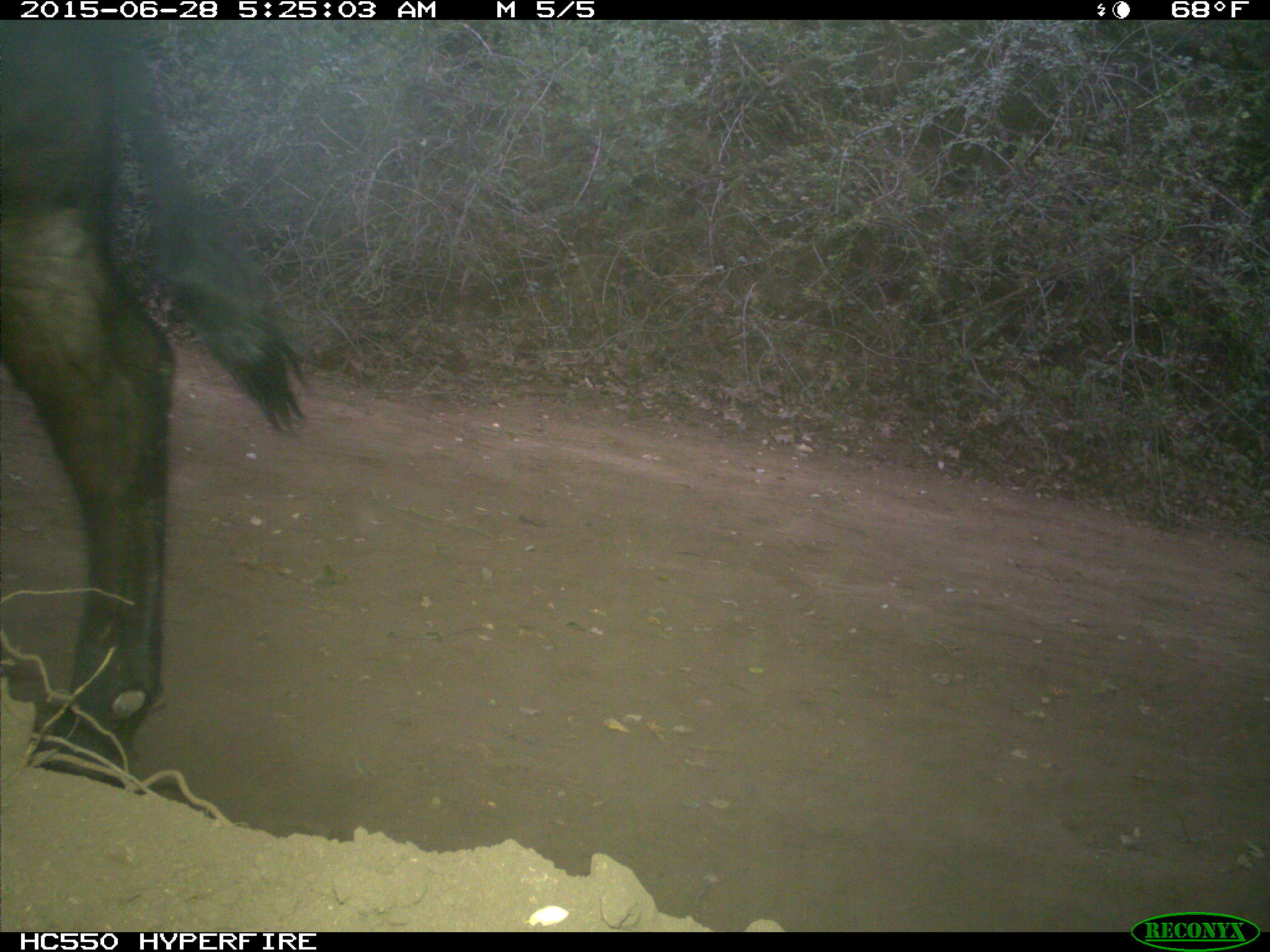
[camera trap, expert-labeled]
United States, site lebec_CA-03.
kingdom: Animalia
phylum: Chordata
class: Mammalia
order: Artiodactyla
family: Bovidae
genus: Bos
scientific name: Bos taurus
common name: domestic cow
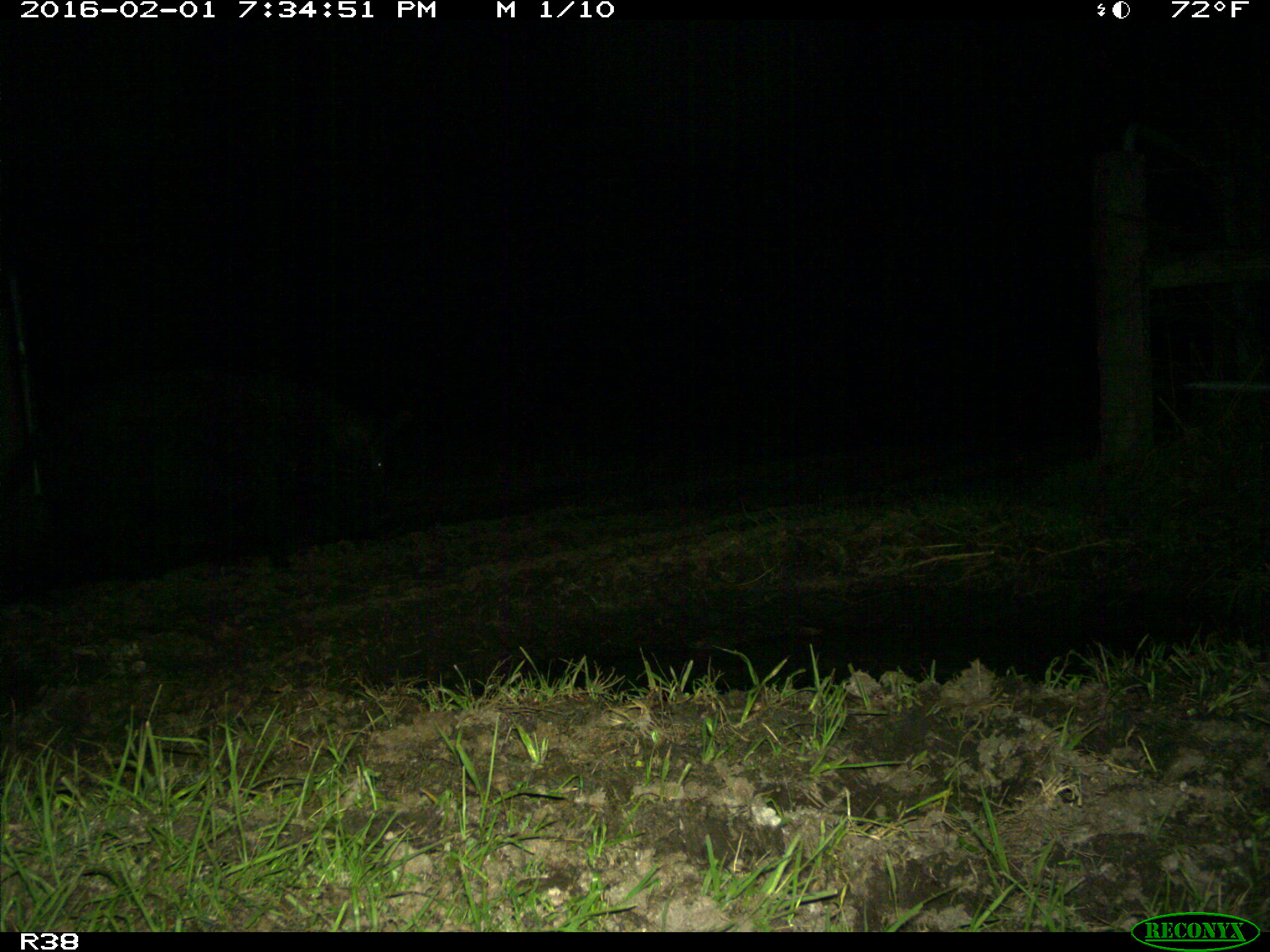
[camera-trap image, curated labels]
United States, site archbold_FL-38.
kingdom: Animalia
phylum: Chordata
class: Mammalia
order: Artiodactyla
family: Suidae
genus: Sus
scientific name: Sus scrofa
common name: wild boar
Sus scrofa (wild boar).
════════════════════
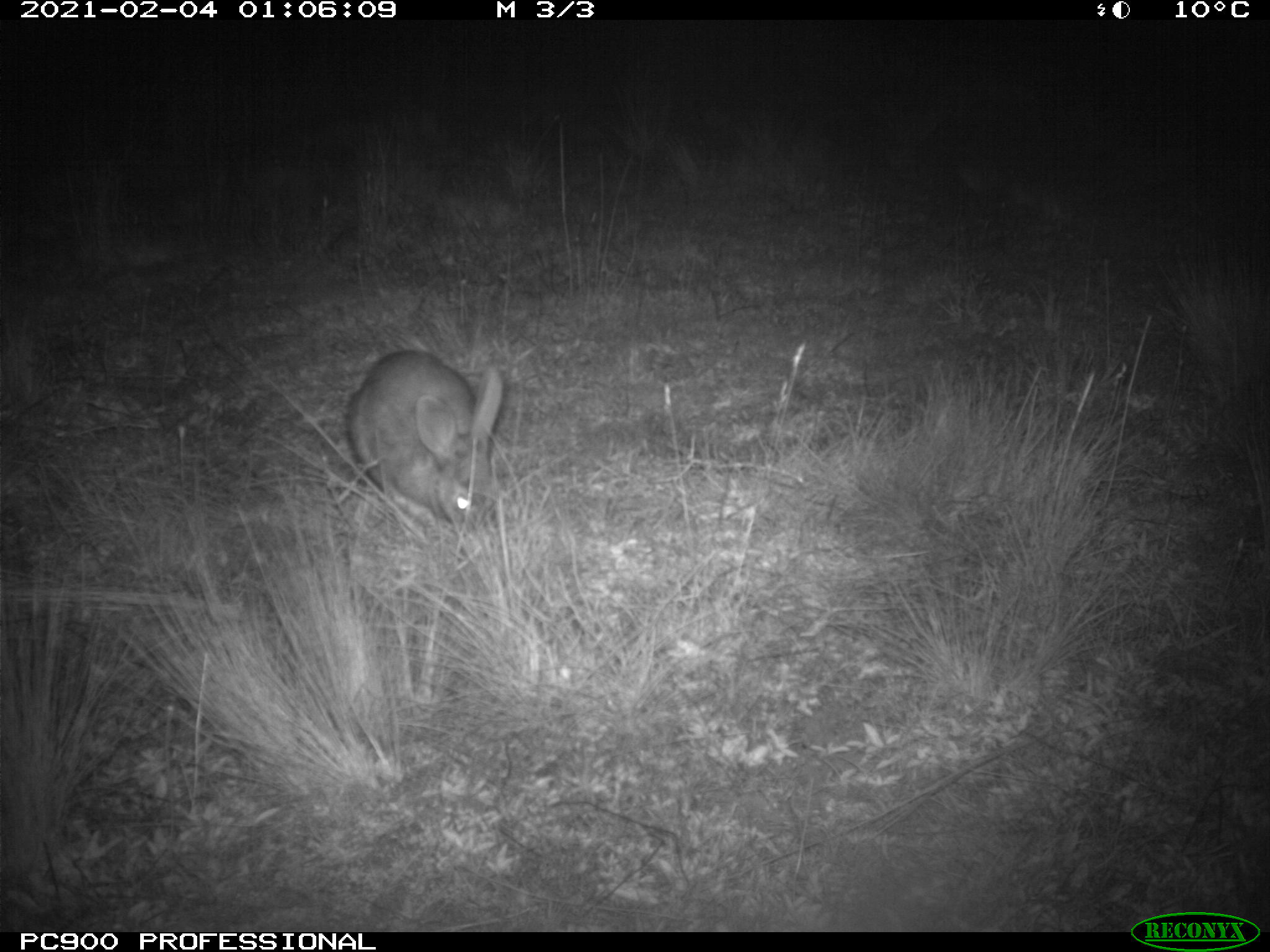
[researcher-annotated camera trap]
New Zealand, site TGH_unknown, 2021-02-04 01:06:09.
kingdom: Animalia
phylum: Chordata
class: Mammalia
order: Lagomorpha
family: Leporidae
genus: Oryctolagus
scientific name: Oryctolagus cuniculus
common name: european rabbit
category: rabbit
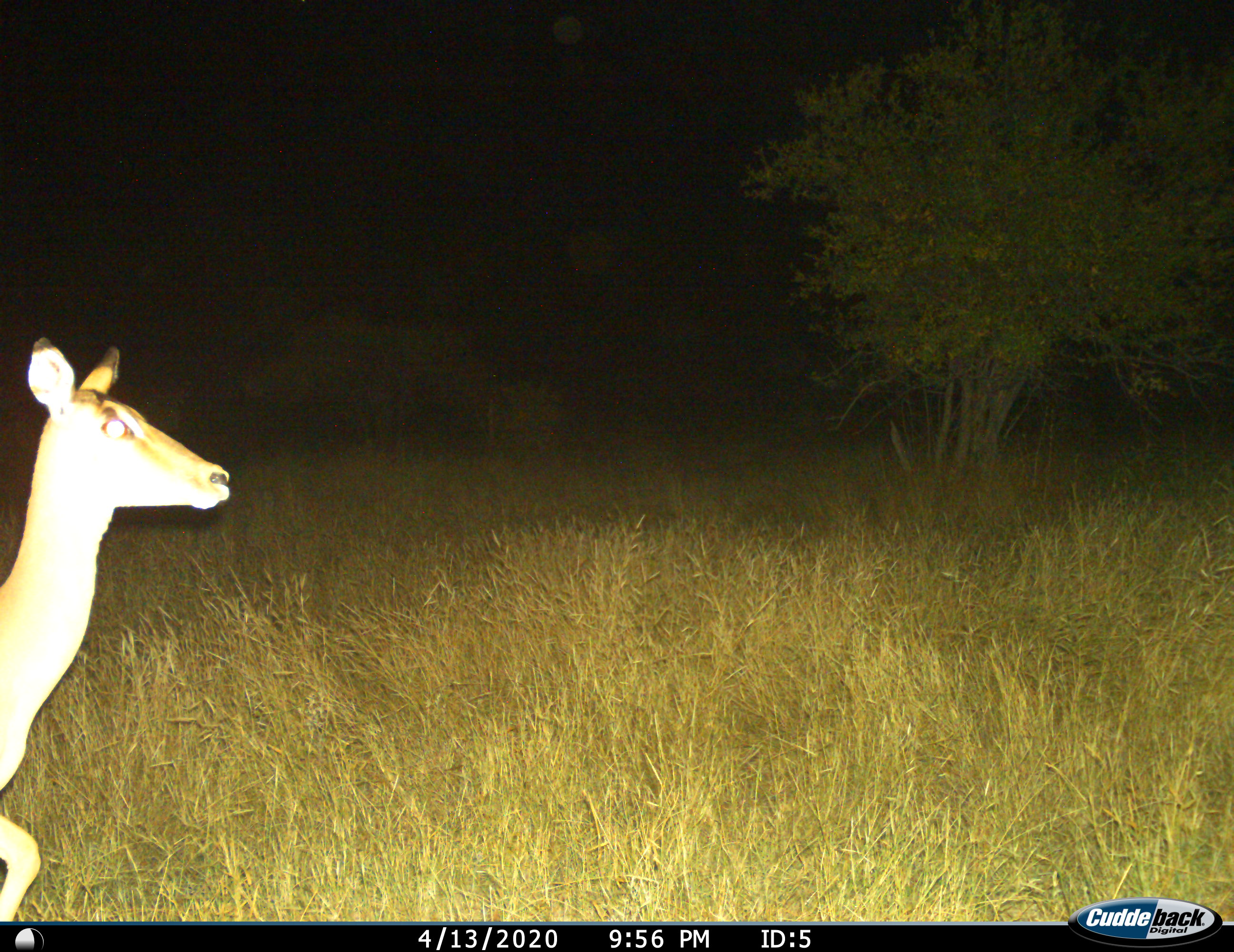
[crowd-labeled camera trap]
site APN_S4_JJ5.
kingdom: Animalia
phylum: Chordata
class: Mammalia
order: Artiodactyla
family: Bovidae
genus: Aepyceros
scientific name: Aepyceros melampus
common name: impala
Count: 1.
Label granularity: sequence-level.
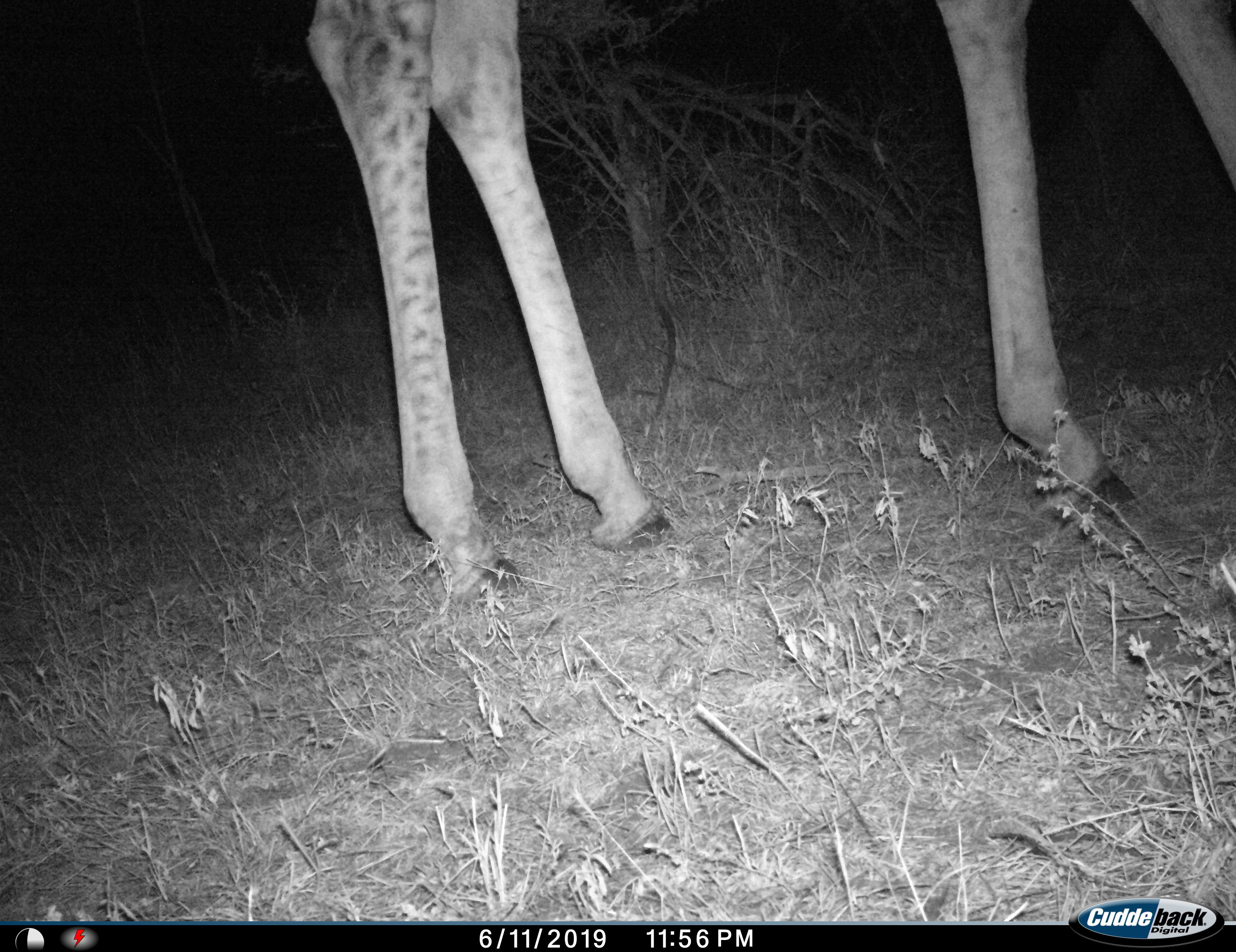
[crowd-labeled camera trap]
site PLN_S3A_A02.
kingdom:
════════════════════
Assignment: Each line in the entries above that includes the word "trap" counts once; state the total and nothing else.

Exercise response: 5